Exercises to complete —
A - Reproduce word for word the part of the forum thread on airspeed sensors starting at "Where would you" and ending at "are susceptible to?".
B - In the forum thread on airspeed sensors, what do the TAT sensors create in the TAT probe using air from the pneumatic bleed manifold?

Precision Simulator update 10.175 (29 May 2024) is now available.
Navburo update 13 (23 November 2022) is now available.
NG FMC and More is released.

Main Menu

A question about airspeed sensors

Started by Phil Bunch, Sun, 7 Jun 2009 21:13

Phil Bunch

I have a question about airliner airspeed sensors, which are exposed to the external atmosphere and which are apparently able to become blocked by insects, ice, protective tape covering the openings during some maintenance procedures, etc.

Would it be simple and useful to build a basic test mechanism into the external port so that a small burst of air could be injected into the port?  This way, if the injection-related indicated pressure changed in a way that implied mechanical blockage of the external opening, an "air speed sensor opening blocked" warning could be displayed, alarms sounded, etc.  If the pulsed injection of air were done say once per minute, there would be fewer situations where the pilots would not be confident about the basic integrity of their air speed sensors.  I realize such a test is not a comprehensive test for air speed sensor accuracy but at least it would eliminate most cases where ice or insects or externally applied protective tape made the sensors worse than useless without the pilots knowing they had a problem.  The speed monitoring system would ignore indicated air speed for a short time while the test pulse was injected.

Just a thought.  Obviously, I don't have enough background to make a serious suggestion to the aviation community.
Best wishes,

Phil Bunch

Hardy Heinlin

That "small burst of air" to test the exact calibration – or just to clean the tube?



Where would you find such a finely tuned source of calibrated air pressure? And surely a burst of air would change the cockpit displays or even damage the ADC/ADIRU sensors. And would this burst of calibrated air not be susceptible to most of the things the pitots are susceptible to?

One particular aircraft I came across recently was suffering from a 6 month history of sometimes unreliable TAT indications on the ground. The TAT sensors use air from the pneumatic bleed manifold to create a venturi in the TAT probe, which draws air across the wire temperature sensing element when the aircraft is not moving. Without a source of bleed air, the airflow is stagnant and direct sunlight on the TAT probes can result in high TAT readings.

Information provided —
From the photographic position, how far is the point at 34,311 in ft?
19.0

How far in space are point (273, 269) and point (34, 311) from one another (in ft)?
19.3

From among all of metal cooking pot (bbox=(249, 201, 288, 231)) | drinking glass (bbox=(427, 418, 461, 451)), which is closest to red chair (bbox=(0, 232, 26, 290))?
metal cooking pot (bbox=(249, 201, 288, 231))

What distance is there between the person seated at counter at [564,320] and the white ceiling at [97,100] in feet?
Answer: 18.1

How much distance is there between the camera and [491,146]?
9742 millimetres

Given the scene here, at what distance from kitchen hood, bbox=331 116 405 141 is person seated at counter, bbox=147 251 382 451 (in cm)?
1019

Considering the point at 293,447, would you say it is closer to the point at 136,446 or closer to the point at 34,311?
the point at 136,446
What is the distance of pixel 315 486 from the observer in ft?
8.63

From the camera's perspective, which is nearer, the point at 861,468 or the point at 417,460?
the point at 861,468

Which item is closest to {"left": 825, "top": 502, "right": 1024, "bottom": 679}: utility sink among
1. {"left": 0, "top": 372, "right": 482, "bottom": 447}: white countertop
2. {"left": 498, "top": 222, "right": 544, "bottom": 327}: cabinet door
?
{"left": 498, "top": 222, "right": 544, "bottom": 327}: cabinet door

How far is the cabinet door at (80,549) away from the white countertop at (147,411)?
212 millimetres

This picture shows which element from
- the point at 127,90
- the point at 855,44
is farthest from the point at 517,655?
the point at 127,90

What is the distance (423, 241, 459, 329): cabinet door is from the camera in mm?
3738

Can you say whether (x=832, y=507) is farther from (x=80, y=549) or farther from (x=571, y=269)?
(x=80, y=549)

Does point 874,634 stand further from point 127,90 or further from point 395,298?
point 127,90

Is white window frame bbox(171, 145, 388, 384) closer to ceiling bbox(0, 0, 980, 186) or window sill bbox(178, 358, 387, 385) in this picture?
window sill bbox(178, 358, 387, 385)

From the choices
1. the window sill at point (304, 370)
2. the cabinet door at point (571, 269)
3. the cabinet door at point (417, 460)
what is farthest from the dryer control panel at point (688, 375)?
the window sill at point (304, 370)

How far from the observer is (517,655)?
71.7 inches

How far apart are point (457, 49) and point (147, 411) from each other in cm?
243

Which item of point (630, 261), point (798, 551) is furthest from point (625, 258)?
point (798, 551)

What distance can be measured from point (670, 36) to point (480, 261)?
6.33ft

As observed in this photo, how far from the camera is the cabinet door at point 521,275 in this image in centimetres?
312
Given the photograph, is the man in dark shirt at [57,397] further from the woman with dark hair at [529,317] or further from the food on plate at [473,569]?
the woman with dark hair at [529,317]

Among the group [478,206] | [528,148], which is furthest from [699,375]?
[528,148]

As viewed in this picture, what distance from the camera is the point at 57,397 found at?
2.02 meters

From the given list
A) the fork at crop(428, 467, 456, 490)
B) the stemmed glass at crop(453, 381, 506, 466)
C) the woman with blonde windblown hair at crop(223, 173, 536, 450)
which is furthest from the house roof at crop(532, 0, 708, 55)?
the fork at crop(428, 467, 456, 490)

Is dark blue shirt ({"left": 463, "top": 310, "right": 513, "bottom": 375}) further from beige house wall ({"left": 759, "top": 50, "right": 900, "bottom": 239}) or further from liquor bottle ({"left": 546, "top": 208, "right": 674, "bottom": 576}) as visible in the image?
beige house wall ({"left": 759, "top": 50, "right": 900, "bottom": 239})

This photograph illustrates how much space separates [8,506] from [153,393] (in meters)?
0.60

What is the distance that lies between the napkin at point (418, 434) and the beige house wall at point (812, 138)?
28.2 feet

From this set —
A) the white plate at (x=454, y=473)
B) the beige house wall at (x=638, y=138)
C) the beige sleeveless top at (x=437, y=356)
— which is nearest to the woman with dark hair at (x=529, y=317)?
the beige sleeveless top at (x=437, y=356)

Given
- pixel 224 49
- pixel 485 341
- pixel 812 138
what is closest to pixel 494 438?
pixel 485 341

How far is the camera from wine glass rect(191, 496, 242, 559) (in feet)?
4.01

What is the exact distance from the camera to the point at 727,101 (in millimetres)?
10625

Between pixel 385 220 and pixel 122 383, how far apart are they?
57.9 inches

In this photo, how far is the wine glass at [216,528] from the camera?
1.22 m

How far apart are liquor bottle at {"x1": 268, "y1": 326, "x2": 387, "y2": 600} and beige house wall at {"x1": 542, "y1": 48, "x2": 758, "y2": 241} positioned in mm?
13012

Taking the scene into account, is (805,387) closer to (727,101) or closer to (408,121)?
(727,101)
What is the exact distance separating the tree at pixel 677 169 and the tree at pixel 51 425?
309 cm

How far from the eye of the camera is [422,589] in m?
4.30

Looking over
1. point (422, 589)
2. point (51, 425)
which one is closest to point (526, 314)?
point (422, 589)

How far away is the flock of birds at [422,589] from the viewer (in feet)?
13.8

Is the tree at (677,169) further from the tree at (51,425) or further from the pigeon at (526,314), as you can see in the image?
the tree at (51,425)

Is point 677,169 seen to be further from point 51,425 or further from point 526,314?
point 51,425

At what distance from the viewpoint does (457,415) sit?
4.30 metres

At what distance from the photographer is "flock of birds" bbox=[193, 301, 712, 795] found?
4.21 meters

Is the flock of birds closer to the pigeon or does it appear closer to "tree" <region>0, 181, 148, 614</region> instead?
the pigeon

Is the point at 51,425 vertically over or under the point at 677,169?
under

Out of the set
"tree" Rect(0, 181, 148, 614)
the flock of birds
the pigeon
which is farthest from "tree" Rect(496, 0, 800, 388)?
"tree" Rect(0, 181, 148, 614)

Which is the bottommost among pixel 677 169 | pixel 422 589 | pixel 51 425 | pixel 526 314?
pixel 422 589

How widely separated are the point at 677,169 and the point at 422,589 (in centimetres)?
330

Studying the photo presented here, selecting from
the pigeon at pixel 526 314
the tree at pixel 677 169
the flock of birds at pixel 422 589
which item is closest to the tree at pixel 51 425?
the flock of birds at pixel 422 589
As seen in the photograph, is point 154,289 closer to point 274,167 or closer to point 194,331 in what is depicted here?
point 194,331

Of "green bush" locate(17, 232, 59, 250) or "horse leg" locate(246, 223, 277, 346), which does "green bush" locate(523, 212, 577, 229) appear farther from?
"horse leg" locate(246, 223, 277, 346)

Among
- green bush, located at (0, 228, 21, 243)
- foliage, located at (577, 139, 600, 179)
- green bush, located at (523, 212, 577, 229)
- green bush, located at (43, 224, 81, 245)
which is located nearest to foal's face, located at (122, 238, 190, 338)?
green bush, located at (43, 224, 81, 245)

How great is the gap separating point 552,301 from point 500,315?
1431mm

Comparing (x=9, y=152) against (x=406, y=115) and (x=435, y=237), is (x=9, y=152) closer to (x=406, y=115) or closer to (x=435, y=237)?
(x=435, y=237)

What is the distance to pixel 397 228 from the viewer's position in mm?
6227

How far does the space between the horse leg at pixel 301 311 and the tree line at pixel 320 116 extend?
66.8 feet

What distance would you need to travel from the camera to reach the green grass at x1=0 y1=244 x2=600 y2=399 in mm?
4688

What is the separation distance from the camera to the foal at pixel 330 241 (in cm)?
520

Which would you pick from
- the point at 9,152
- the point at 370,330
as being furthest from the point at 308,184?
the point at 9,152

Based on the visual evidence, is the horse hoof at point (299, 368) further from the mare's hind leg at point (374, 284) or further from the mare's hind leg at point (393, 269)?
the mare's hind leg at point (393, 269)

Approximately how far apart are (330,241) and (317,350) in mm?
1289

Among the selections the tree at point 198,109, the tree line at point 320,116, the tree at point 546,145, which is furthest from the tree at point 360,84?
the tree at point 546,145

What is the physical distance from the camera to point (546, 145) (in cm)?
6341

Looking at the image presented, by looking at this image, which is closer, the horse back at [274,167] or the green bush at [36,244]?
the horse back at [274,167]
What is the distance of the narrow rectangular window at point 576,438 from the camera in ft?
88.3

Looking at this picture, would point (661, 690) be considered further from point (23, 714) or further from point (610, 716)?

Task-by-task results —
A -
Where would you find such a finely tuned source of calibrated air pressure? And surely a burst of air would change the cockpit displays or even damage the ADC/ADIRU sensors. And would this burst of calibrated air not be susceptible to most of the things the pitots are susceptible to?

B - A venturi, which draws air across the wire temperature sensing element when the aircraft is not moving.